Just over a decade ago, Keith Rowe commenced Four Gentlemen of the Guitar (or 4g), a working group dealing in typically disembodied sound comprised of Oren Amberchi, Christian Fennesz, Natsuki Tamura and himself. It wasn't exactly a guitar quartet per se; it was, rather, a quartet of guitarists. Four players with a guitarist's sensibility even if Fennesz played a laptop with patches playing samples he made on guitar and Tamura (a former guitarist) played no-input mixing board.
A Quartet for Guitars, recorded in December, 2013, with Anthony Taillard, Emmanuel Leduc anf Julien Ottave, is more or less the contrapositive of that previous project. Whereas the Gentlemen's music didn't sound like guitars, the Quartet very much does. In fact, if Gentlemen sounded like guitars had been taken out of the equation, the more recent sessions sounds as if the guitarists themselves were removed.

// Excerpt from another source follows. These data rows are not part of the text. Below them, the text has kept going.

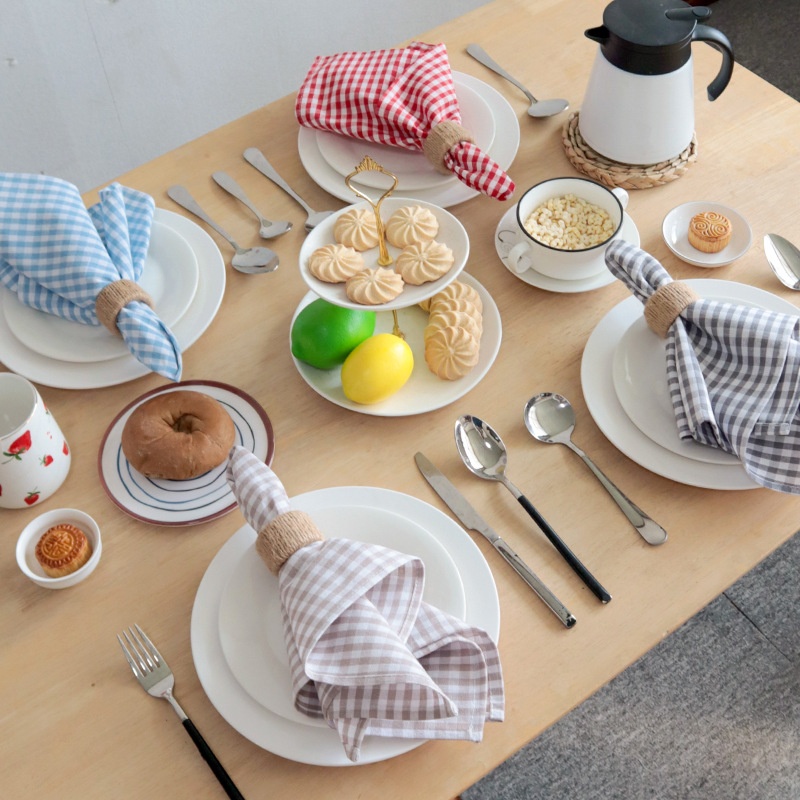 Fabric Napkin Kitchen Towel Household Plaid Napkin Cotton Square Napkin Cloth Tea Towel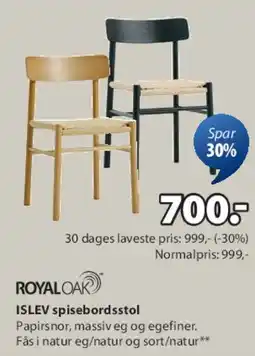 JYSK ISLEV spisestol tilbud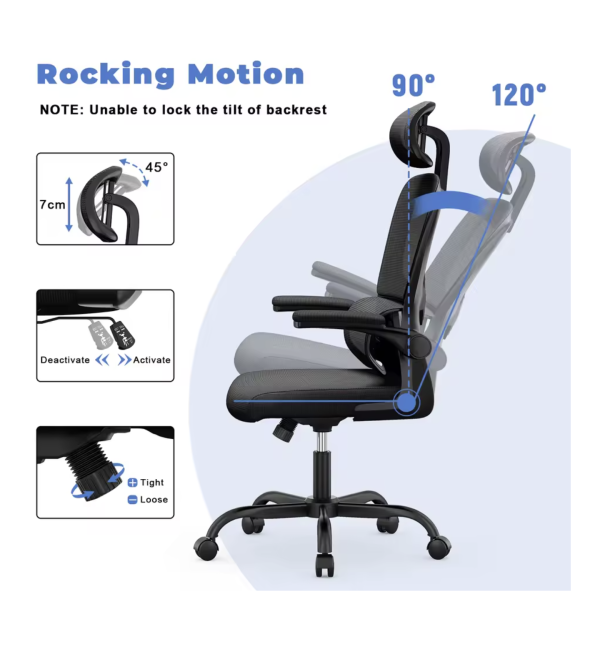 Ergonomic Office Chair with Lumbar Support – High-Back Executive Chair - Image 4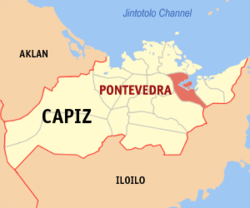 Peta Capiz dengan Pontevedra dipaparkan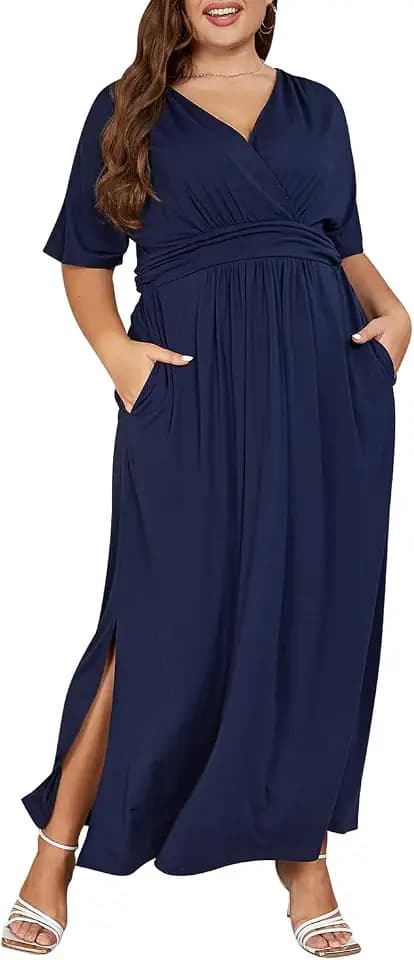 Keluummi Women's Plus Size V Neck 3/4 Sleeve Empire Waist A-Line Maxi Dress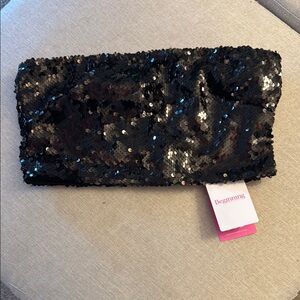Black Sequin Bandeau Top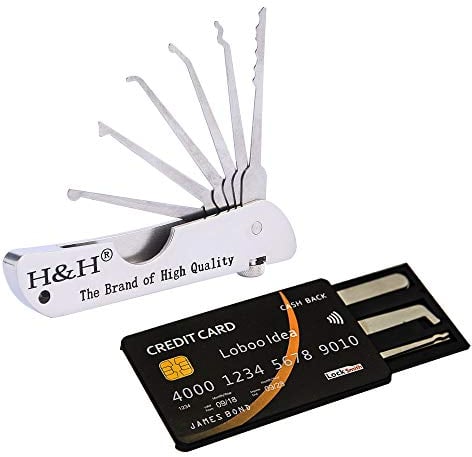 Loboo Idea Credit Card Lock Picking Tool and Portable Folding Jackknife Single Hook Picks Locksmith Tool, Professional Locksmith Tool Set for Training Practice, Beginner, Lock Picking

Structurally, A Quartet for Guitars follows the form of John Cage's bracket compositions, prescribing events that should take place within a certain (generally brief) duration, but not setting them precisely within that time bracket. The result is a tension between intentionality and happenstance, between composition and improvisation. After an initial 60 second tacit, the record continues apace with scrapes, feedback and the occasional pluck of a string. The music is very much embodied, but in the instruments rather than the players. It's easy enough to imagine it as a conversation in a foreign tongue, that this is how guitars interact when there's no people around. A Quartet for Guitars is an intriguing listen, and just a little bit estranged.